In a capitalist or market economy, an efficiently functioning stock exchange is necessary to mobilise capital, which in turn funds growth and provides a platform for offering investment opportunities for individuals and companies. The Stock Exchange provides, or should provide, a barometer of the functioning of the economy. In Guyana the statistics show that the economy is growing at a rapid rate with a high Gross Domestic Product and public companies are expanding and making huge profits. Contradictorily, the Stock Exchange, which should reflect what is happening in the economy, reflects the opposite – that the economy is stagnant or declining and profitability is low. The question therefore arises as to whether the Stock Exchange, as currently organized, is functioning as it should, is serving any useful purpose, and whether or not it should be disbanded.
The Government has repeatedly indicated over several years that it would like, or intends to, reform the Stack Exchange and has solicited proposals. It has on its desk those proposals which have been sent repeatedly. Meetings have taken place over several years. Nothing has happened. The President has now intervened. As reported in SN yesterday, he announced in an address at a meeting of the Georgetown Chamber of Commerce on Friday that the Government would endeavour, with the help of the private sector, to establish a modern stock exchange as part of broader efforts to modernize Guyana’s financial sector. The President said: “Part of the financial modernization model would be the creation or upgrade of the stock exchange and look at the possibility of a junior stock exchange.”
When the President speaks, his words have to be taken seriously. When he makes proposals and advances plans, it is expected that his Government intends to implement them expeditiously. The President has announced that the Government would “upgrade” the stock exchange or “create” a new one. Following this announcement, it is expected that within the next few weeks the Government would dust off the several proposals sitting on its desk for the longest while and, having done that, would convene a meeting with all interested parties to advance work on the “creation or upgrade of the stock exchange.” Some people would not be holding their breath. All they have heard in the past from Government officials is talk, talk, talk.
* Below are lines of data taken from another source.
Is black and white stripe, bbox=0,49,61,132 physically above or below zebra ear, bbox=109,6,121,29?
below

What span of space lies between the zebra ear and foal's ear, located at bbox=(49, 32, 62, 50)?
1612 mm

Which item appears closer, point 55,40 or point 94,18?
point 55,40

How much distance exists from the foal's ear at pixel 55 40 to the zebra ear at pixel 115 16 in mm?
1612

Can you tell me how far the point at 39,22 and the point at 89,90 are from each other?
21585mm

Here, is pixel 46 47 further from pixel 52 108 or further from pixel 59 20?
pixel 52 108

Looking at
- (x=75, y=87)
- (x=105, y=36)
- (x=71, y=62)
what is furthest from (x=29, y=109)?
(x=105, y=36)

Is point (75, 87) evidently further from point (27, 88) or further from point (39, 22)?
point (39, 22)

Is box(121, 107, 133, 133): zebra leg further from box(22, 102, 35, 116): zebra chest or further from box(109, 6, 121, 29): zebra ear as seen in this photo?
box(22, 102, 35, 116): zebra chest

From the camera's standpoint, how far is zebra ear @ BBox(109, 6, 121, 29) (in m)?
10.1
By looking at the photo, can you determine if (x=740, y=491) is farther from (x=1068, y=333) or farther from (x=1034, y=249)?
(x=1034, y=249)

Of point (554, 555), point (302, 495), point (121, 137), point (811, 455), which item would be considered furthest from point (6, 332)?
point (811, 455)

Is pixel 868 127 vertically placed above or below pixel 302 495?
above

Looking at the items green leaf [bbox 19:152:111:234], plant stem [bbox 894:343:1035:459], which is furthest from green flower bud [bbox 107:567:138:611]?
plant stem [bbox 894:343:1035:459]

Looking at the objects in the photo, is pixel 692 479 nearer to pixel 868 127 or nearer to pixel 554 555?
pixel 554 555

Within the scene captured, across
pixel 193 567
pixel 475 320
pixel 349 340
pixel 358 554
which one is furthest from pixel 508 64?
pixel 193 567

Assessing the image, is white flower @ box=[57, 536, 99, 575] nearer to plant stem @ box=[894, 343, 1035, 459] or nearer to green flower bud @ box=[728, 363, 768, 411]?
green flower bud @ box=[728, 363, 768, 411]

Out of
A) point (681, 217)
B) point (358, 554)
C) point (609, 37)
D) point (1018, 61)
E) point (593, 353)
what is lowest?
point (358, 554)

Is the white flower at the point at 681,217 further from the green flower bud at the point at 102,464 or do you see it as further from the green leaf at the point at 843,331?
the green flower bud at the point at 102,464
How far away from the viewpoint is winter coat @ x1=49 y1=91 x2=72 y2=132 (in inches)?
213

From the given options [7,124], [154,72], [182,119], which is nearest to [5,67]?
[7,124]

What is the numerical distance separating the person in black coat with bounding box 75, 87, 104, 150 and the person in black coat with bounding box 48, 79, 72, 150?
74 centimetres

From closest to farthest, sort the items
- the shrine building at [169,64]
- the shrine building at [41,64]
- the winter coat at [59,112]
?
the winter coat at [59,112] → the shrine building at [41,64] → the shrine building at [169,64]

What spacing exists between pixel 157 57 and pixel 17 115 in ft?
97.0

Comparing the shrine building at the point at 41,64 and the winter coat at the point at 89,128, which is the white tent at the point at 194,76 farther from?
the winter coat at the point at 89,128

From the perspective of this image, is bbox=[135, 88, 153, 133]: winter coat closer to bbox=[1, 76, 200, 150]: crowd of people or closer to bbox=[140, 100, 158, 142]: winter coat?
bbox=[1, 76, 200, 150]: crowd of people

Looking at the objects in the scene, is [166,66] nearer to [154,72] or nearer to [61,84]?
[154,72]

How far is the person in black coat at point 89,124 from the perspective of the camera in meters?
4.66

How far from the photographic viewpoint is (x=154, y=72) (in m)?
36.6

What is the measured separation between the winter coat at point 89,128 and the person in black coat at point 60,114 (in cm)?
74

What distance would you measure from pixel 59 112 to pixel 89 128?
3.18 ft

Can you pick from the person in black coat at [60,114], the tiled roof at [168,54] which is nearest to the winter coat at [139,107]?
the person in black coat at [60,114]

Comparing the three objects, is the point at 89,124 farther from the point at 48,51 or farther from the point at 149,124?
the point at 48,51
Supplementing the “modernization” of the financial sector, as the President proposes, should be an effort to encourage large Guyanese companies, with an offer of amnesty for past tax delinquency, to go public and offer shares for purchase. This has two benefits, namely, provide capital for the companies to expand, which will benefit Guyana, and provide the vehicle for the Guyanese people who have savings languishing in banks with very little interest, to earn a decent income. The jury is out as to whether anything will materialize.